# [REQUIREMENT]
Print the records below word for word, beginning with the first line and ending once the line containing "scientific name: Muntiacus vuquangensis" is printed.

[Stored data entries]
+++++
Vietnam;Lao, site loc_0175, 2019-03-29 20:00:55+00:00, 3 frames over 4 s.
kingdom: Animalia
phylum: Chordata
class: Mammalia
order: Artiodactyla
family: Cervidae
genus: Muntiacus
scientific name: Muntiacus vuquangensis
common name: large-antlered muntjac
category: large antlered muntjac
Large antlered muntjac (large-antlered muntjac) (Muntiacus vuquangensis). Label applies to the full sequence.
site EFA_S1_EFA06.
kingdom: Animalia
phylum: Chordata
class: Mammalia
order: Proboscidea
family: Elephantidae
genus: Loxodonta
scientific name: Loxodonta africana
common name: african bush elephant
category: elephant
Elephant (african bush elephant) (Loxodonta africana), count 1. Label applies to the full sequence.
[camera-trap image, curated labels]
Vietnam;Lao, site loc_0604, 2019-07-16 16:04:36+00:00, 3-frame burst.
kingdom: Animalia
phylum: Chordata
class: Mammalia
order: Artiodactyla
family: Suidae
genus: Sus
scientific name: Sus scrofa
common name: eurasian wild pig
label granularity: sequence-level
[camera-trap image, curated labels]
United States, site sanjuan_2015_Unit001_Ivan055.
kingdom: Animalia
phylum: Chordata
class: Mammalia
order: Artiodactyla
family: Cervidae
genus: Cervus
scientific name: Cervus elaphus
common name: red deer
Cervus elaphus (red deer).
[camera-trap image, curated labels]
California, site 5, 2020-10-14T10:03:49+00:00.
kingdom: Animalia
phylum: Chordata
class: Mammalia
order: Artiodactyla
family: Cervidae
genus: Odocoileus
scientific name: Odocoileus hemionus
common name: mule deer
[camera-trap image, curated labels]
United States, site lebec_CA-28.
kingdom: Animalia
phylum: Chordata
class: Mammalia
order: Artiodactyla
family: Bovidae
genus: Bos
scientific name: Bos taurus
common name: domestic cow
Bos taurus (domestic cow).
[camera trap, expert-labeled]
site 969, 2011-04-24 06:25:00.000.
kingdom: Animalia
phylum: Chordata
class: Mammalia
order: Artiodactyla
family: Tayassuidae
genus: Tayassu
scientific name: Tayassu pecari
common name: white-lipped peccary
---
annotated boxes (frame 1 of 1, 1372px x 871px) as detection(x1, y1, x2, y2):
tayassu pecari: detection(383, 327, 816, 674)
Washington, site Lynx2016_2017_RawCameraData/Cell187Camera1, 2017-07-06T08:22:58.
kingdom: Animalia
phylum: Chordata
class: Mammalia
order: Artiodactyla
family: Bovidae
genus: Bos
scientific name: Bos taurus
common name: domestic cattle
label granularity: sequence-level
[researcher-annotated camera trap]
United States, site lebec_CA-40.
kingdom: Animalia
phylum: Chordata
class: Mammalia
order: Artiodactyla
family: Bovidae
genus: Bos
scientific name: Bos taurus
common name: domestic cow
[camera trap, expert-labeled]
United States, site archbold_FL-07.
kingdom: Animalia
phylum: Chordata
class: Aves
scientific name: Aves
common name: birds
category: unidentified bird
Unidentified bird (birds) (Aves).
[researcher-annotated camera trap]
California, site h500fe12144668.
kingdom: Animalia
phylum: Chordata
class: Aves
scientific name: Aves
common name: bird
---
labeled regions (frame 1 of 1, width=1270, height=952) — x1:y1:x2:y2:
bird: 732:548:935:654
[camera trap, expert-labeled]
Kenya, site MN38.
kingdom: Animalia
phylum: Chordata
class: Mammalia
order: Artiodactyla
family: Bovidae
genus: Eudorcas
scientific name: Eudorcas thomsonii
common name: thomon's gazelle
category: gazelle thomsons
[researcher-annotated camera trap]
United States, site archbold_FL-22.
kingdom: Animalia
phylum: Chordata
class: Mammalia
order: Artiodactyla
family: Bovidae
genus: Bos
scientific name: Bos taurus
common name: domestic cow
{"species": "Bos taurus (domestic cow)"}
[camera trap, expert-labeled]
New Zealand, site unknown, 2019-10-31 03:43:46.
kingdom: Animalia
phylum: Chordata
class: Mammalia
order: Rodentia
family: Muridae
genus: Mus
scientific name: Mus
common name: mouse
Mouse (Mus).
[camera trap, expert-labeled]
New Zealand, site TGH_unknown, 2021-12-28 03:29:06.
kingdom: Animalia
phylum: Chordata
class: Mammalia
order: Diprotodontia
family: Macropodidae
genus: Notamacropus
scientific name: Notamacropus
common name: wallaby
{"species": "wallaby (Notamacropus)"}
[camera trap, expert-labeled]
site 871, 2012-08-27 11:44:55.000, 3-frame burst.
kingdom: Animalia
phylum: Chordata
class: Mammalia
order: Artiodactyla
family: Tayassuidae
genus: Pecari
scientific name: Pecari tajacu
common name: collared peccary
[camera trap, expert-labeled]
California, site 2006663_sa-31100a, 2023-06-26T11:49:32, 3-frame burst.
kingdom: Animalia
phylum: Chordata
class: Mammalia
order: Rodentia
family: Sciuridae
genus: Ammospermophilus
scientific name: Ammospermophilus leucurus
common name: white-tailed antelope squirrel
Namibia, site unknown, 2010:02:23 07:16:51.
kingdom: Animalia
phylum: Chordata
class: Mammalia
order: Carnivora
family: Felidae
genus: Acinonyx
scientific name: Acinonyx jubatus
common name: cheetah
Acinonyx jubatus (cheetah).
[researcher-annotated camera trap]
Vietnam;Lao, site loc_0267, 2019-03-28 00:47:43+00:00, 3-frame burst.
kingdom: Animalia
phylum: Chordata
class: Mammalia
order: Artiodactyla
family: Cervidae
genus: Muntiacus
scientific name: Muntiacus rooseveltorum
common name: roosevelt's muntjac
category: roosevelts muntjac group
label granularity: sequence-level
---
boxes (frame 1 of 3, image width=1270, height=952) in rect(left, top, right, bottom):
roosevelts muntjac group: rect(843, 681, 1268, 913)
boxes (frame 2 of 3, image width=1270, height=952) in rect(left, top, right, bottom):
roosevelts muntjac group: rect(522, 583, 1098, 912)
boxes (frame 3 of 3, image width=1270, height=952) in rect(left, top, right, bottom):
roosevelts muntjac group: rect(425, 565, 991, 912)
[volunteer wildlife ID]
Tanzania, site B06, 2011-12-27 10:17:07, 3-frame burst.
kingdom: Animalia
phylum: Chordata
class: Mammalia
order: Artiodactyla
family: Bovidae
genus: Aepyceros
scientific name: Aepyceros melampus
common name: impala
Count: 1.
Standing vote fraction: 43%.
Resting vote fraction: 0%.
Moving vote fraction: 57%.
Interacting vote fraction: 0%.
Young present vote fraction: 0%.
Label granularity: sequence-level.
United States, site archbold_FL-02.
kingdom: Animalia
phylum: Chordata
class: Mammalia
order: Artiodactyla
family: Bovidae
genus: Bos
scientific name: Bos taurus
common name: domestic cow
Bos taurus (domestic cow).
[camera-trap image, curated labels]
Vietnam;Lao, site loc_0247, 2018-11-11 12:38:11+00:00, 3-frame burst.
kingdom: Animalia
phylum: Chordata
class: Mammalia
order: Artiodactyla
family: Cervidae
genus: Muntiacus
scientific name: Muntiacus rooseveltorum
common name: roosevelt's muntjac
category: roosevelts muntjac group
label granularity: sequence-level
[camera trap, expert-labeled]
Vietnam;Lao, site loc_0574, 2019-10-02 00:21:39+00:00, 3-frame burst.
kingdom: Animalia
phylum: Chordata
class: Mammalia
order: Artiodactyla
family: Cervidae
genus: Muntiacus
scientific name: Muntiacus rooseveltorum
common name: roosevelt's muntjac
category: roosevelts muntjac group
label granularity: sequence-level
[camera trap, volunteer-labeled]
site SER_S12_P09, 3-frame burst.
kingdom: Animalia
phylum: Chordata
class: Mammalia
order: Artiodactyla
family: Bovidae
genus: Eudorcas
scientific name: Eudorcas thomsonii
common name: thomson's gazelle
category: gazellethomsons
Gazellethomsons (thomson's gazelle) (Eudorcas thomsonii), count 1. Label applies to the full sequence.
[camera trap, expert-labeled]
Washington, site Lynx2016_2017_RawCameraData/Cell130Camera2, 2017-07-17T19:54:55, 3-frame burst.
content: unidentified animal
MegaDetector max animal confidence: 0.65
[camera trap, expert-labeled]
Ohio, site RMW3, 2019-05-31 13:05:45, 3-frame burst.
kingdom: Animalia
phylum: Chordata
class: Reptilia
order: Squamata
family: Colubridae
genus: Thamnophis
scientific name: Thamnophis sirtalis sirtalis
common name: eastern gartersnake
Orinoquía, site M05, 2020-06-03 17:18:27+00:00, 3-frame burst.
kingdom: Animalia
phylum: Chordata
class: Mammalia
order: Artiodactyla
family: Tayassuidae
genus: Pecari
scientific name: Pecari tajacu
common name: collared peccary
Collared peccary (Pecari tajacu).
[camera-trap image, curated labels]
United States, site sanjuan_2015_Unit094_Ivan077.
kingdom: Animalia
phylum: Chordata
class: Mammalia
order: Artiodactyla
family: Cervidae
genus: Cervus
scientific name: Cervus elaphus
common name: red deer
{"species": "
+++++
# [ANSWER AREA]
Vietnam;Lao, site loc_0175, 2019-03-29 20:00:55+00:00, 3 frames over 4 s.
kingdom: Animalia
phylum: Chordata
class: Mammalia
order: Artiodactyla
family: Cervidae
genus: Muntiacus
scientific name: Muntiacus vuquangensis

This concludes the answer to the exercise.